Air Greenland seeks to fly from BWI


For those tired of summer heat, the Arctic may soon be just a few hours away.

Greenland's national airline, Air Greenland A.S., has applied to the U.S. government for clearance to fly between the globe's icy northern reaches and Baltimore-Washington International Thurgood Marshall Airport. If approved, it would be the first direct flight between the countries.

To get to Greenland now, U.S. travelers have to connect through Denmark, Iceland or Canada, according to travel agents. And that is hampering the country's effort to lure some of the same adventurous - and well-outfitted - American tourists who found Iceland years ago and are looking for the next unbeaten path.

On its Web site, Greenland's tourism board promotes such activities as dog sledding and ice climbing.

"The U.S. enjoys an increasing closer relationship with Greenland," read the airline's June application to the U.S. Department of Transportation for a permit to fly to Baltimore and possibly other cities. "It would open new markets to citizens of the U.S. and Greenland and serve the public interest."

Air Greenland wants to offer two round-trip flights a week from BWI on a Boeing 757 from May to August, beginning in May 2007, and once a week if service continues in the fall. The flight would land in Kangerlussuaq on the country's western border. Travelers could hike, drive, fly or mountain bike to a nearby ice cap and stay overnight - "if you bring a tent," according to the tourist board.

BWI has built its modest international service mainly on such niche carriers; Icelandair, for example, has offered daily service since 1990. A spokesman for the U.S. Transportation Department couldn't say yesterday when a decision on Air Greenland's application to fly from BWI would be made.

If approved, U.S. travelers could be dog sledding in the springtime and skiing on glaciers in the summer. Generally, visitors have to fly between towns because there are no roads, although some people sail when sea ice permits - something government scientists say is becoming more frequent as global warming melts the world's ice sheets. Yesterday's afternoon temperature was 59 degrees Fahrenheit in Kangerlussuaq.

Generally, Greenland is too cold to be attractive for a visit much of the year. With more than 80 percent of it covered in ice, winter temperatures can go below minus 40 degrees in parts of the country. Lore, although disputed, has it that icier Greenland and greener Iceland switched names at one time to fool invaders.

Regardless, travel agents say Greenland is becoming the next new thing. About 16,000 people annually visit the country, granted self-government in 1979 by Denmark. About 55,000 people live there.

Kathleen Kearney, a travel agent for Katlin Travel Group in Lexington, Mass., has been arranging trips there for about six years. It's growing in popularity among "seasoned travelers" who like to hike, camp and sail.

She gets about two or three calls a month in season from interested people, up from one or two a few years ago. She predicted the twice-a-week flight from BWI would be full with travelers from all over the United States.

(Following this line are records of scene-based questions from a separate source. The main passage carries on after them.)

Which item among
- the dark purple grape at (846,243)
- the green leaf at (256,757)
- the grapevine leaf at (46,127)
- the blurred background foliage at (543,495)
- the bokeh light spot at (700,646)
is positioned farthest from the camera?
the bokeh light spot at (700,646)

"It's hard sometimes to get there now because there isn't a lot of capacity for passengers. There's more room for cargo," she said. "Plus, you have the added expense and time to fly to Europe or Canada first. I think an overnight stay is still required in Canada. Greenland would do nothing but benefit from this flight."

The state of Maryland, which owns BWI, filed a document in support of the airline with the Transportation Department.

"This would be a good service to offer," Jonathan Dean, an airport spokesman, said yesterday. "There is a developing travel market between the United States and Greenland for adventure tourism and eco-tourism. This would make it much more efficient for travelers from the U.S."